A great deal of time and energy is put towards assessment in the context of education. Determining a student’s comprehension of concepts across all curricular subjects, and documenting their performance and progress over the course of the school year, is a critical aspect of teaching and learning. However, it is necessary for teachers to provide a balanced approach to assessment to truly meet the strengths and needs of their students. Assessment needs to be viewed as more than documenting and testing, but also as a means to get to know our students, how they best learn, and how we can help them grow.

With that said, students need opportunities to be creative, curious, and self-expressive, where there are no expectations to get something “right” or complete a task. This kind of learning values process over product. Allowing students time in the day to play, explore, build, and create can alleviate the stress of assessment (for students and teachers). It can also be a break from traditional learning to something that is student-led and experiential.

The following activities are appropriate for students from Kindergarten to Grade 6.

 

Doodling

Make sure that every student has paper and a selection of crayons, pencil crayons, or markers to draw with. Invite students to doodle while you read a book or play a video. Doodling improves attention, memory, and creativity while also reducing stress, which helps them to learn. Therefore, doodling can be welcome in the classroom on a regular basis. There are no rules to doodling as it is simply the act of drawing words, images, or shapes on paper.  

Sensory Play

Create sensory stations with items such as playdough, sand, water, ice, beans, cooked spaghetti or bowls of cornstarch and water.
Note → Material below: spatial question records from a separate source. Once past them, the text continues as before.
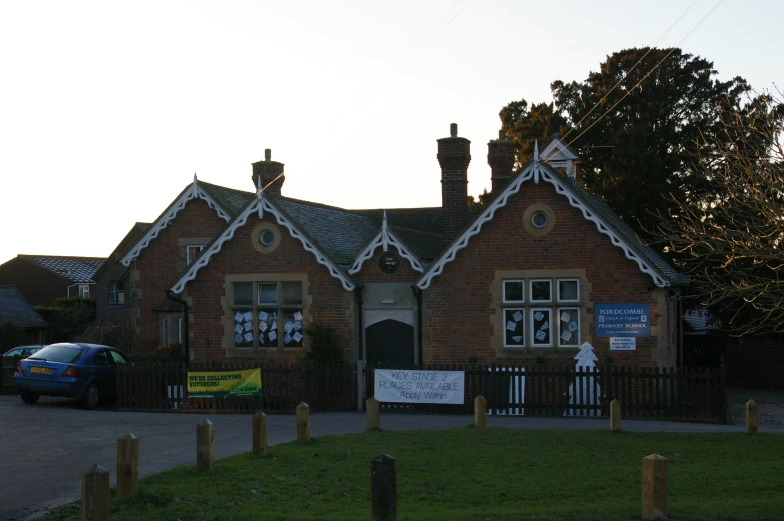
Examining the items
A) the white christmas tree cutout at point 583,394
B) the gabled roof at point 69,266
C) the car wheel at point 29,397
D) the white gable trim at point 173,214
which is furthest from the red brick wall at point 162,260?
→ the gabled roof at point 69,266

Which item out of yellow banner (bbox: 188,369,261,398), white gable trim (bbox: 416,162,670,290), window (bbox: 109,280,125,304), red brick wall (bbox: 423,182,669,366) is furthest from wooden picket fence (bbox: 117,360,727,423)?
window (bbox: 109,280,125,304)

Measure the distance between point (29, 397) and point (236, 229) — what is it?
714 centimetres

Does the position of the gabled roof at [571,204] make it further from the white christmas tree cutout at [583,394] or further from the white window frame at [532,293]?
the white christmas tree cutout at [583,394]

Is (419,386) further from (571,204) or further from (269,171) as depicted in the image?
(269,171)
The purpose is for students to play with their hands. Depending on the sensory item they can roll, squish, pull, flatten, or swish. Play gentle meditative music as students explore at each station. Have students explore in small groups and only spend two or three minutes at each station.     

  

Found Objects 

Collect a large number of “found” objects such as toilet paper rolls, plastic containers, boxes, poster board, sticks, egg cartons, tissue paper, cloth, yarn, and rope. Students can also bring items from home. Provide tape. Individually or in small groups, students can use the found objects to build. Let them know they do not need to build anything specific for any particular purpose. They can start with one object and add on other items. At any point they can take apart what they’ve made and build something new. Suggest that they see how many ways they can build different structures using the same materials. 

Movement Exploration

Provide students with cones, hoops, benches, mats, ropes, bean bags, scarves, and any other equipment available to them. Invite them to work together to place the items around the gymnasium, or a large room, in any formation they desire. It does not have to make “sense” or create a path. When all of the equipment has been placed, put on music of your choice and invite the students to explore. They can walk, jump, or tumble over, on, around, or through the equipment. Let them know there is no starting or end point. The only “rules” are to watch where they are going and be mindful of each other’s personal space.